Hide Above

British·
££££
·
Gold Award
·

SquareMeal Review of Hide Above

Gold Award

True to its name, Hide Above can be hard to find – the entrance is seamlessly concealed in plain sight on Piccadilly by large wooden doors which seem like they might in fact just be a wall.

Once inside (and up the stairs), the atmosphere is warm and relaxed, featuring widely spaced tables that ensure you never find yourself locking eyes with your fellow diners. Wherever you’re seated you’ll be afforded good views; either of Green Park through the glass front of the building or of the kitchen, which can be appreciated in the back half of the space. 

A meal here features the unusual flavour combinations and inventive presentation that are the hallmark of chef and owner Ollie Dabbous. Snacks set the tone with a richly umami Jerusalem artichoke stock accompanied by house-made charcuterie, wrapped around bones and feathers.  
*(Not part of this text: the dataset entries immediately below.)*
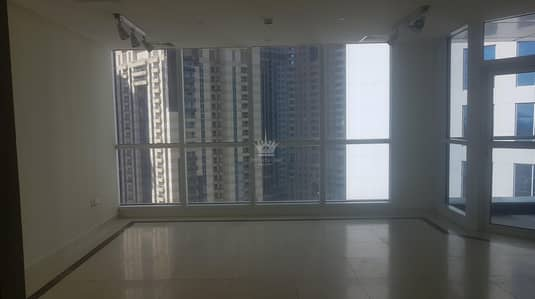 3 Bedroom Flat for Rent in Dubai Marina, Dubai - Huge Spacious 3 BR || Ready To Move In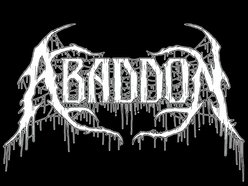 Image for Abaddon
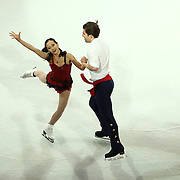 Felicia Zhang and Nathan Bartholomay are seen during the Smucker's Skating Spectacular at the TD Garden on January 12, 2014 in Boston, Massachusetts.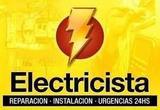 Electricista en Estepona 24 horas. - foto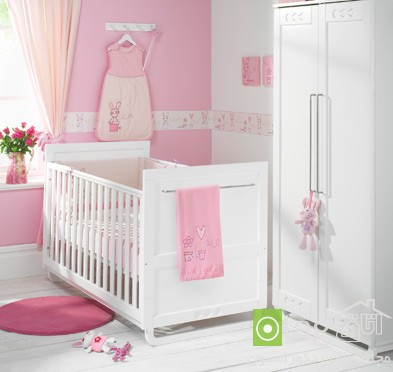 baby-room-decorating-ideas (15)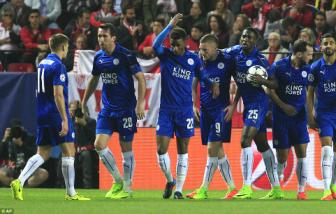 <b style='background-color:Yellow'>Sevilla</b> 2-1 Leicester City: Jamie Vardy niu keo co hoi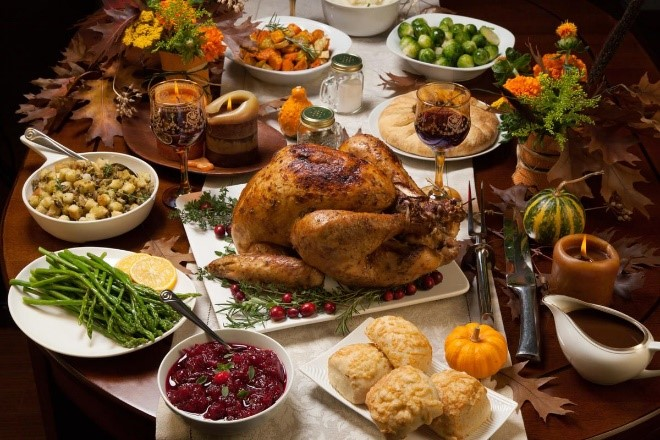 Thanksgiving Ideas from our American Clients
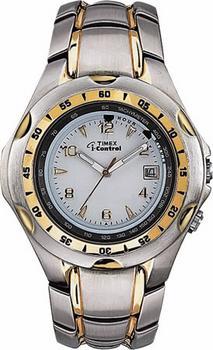 Zegarek Timex T19291 - duże 1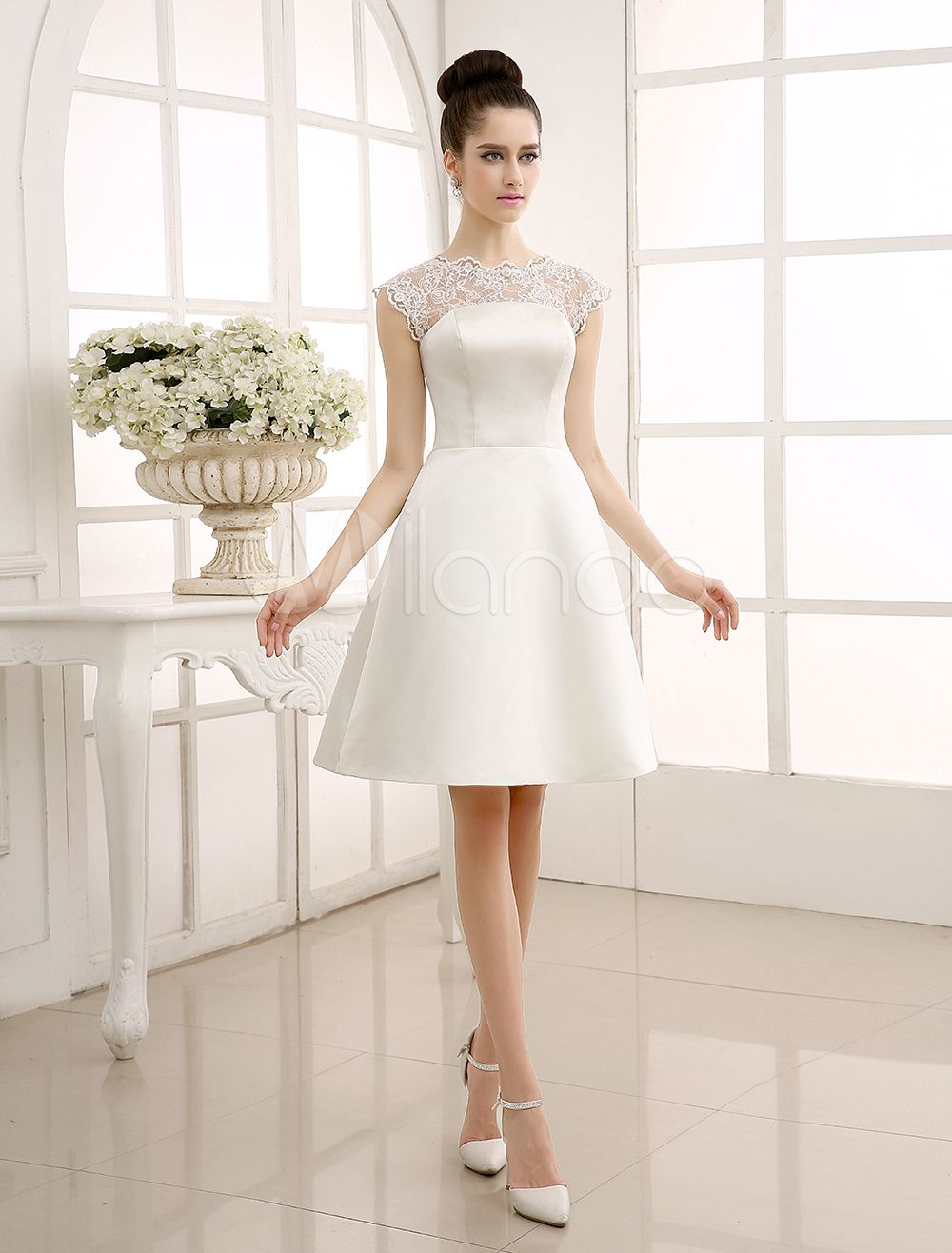 Knee-Length Ivory Reception Wedding Dress with A-Line Sheer Lace ...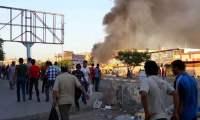 بالصور.. انفجار يودي بحياة ثلاثة مواطنين في مدينة الصدر شرقي بغداد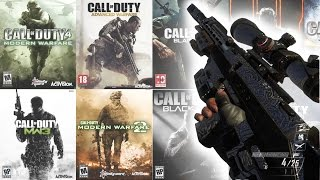 Download Trickshot on EVERY Call of Duty Game EVER MADE Video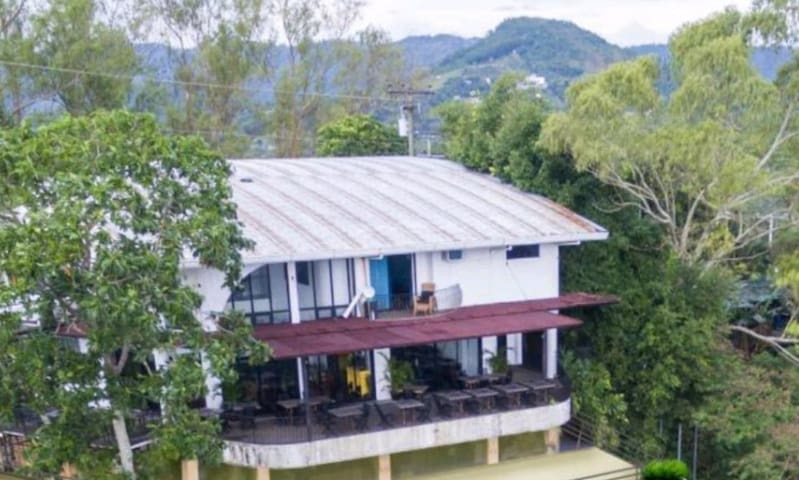 Busay city view near Tops private balcony spacious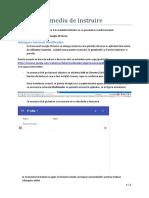 Instructiuni-mediu-instruire.pdf
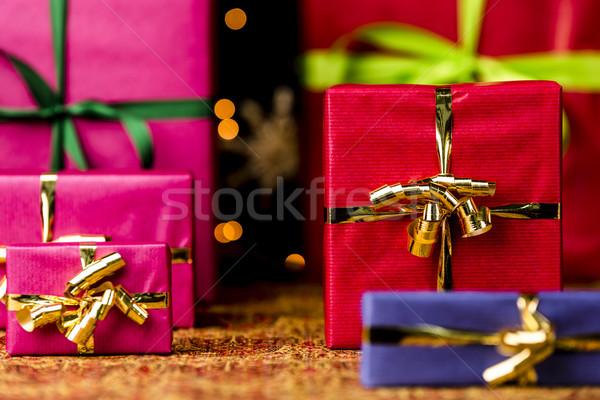 Six Gifts with Bow Knots Stock photo © leowolfert
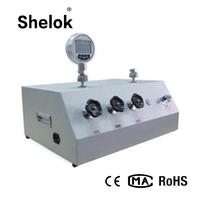 Pneumatic pressure calibrator dead weight tester calibration thumbnail image
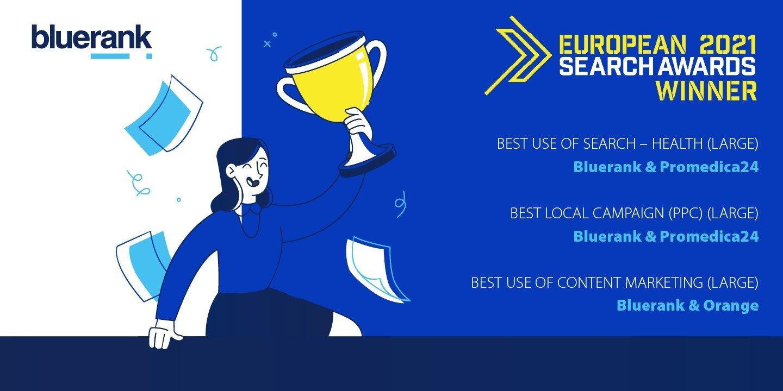 Znamy zwycięzców European Search Awards 2021. Trzy statuetki dla Bluerank!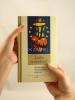 Láska a múdrosť - Myšlienky európskych svätcov - fotografia 5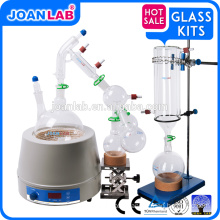JOAN LAB Short Path Distillation System with Cold Trap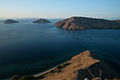 View from the top of Gili Lawa Darat's island.jpg
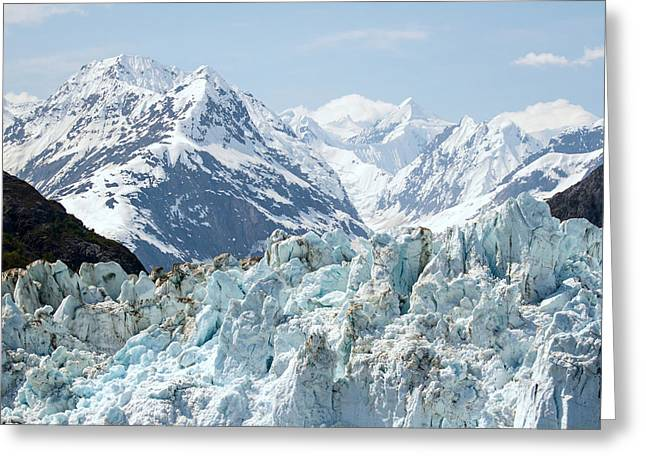 Glaciers End Of A Journey Greeting Card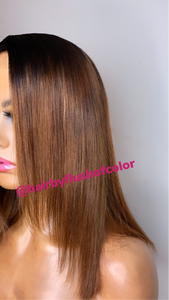 MATY - Hair by Flush of Color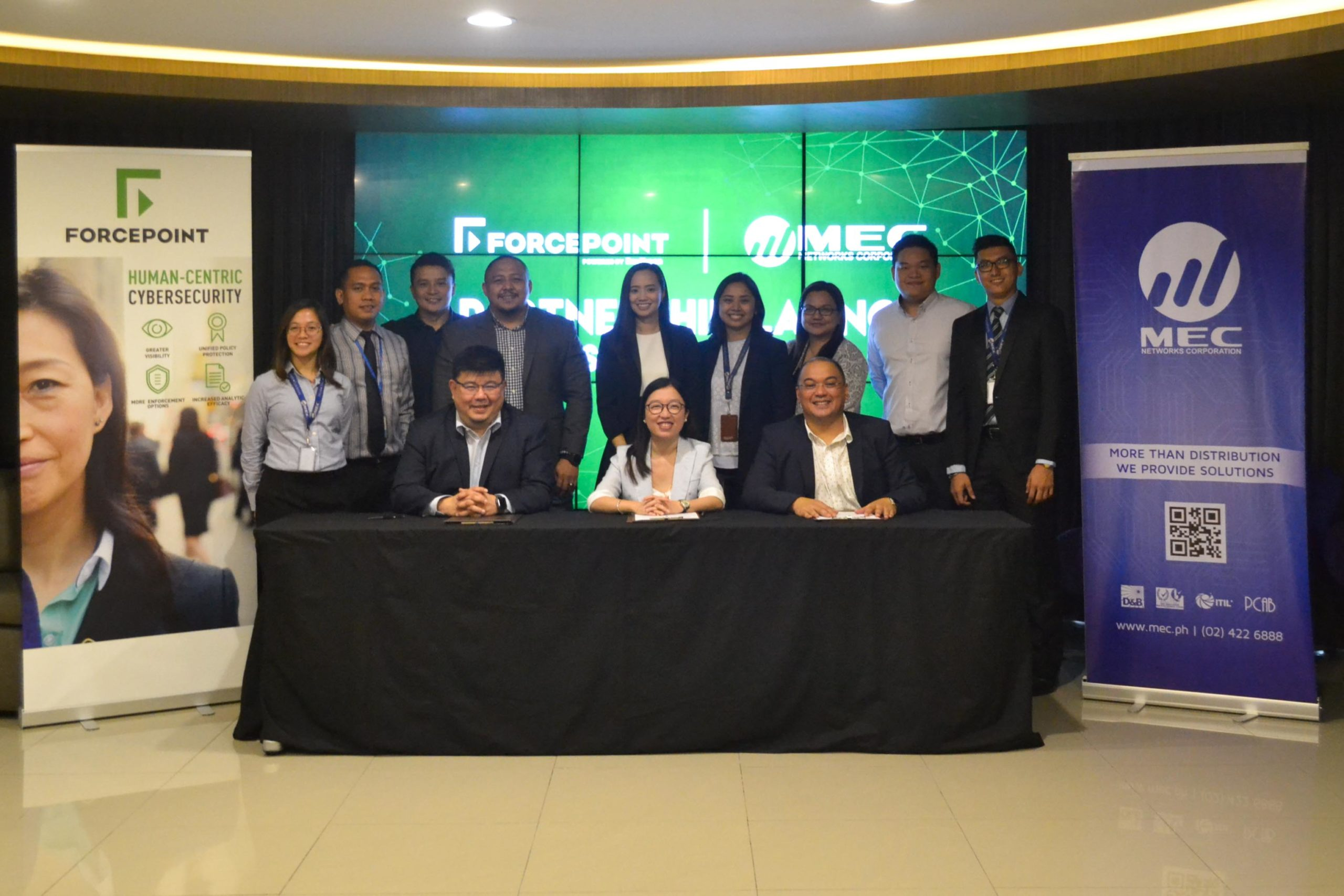 MEC Now Distributes Forcepoint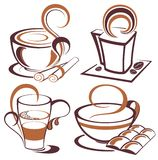 Vector set of coffee design elements Royalty Free Stock Photography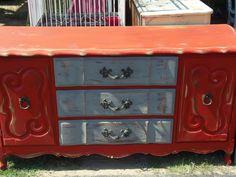 distressed dresser tv stand
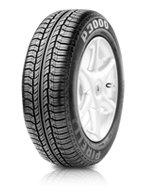 Neumático PIRELLI P-3000 175/70R14 88 T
Starters proper bring a light picked crab dish which is surrounded by a broth lightly scented with kaffir lime leaves to cut through the rich sea notes, plus the house signature ‘nest egg’ – a wonderfully smoky concoction of a slow-cooked egg yolk combined with butter, toasted mushrooms and cream all presented in a hollowed-out egg nestled on a bed of hay.

A main of sweetly glazed Wagyu short rib was balanced with a molasses yoghurt and charred spring onions but with just one small piece of meat served, it made the £44 price tag feel punchy; if you’ve time on your hands, the tasting menu (£140) might be the better way to get the most out of the food here.

Despite the quirky interiors – there are hints of Wes Anderson in the curved central staircase and the raised impressions of flowers printed into the walls, albeit if the director didn’t like colour – and small portion sizes, this is definitely a place of excess: the private dining room hides a car lift which brings guests directly to their table while the tables conceal drawers with phone chargers for each diner.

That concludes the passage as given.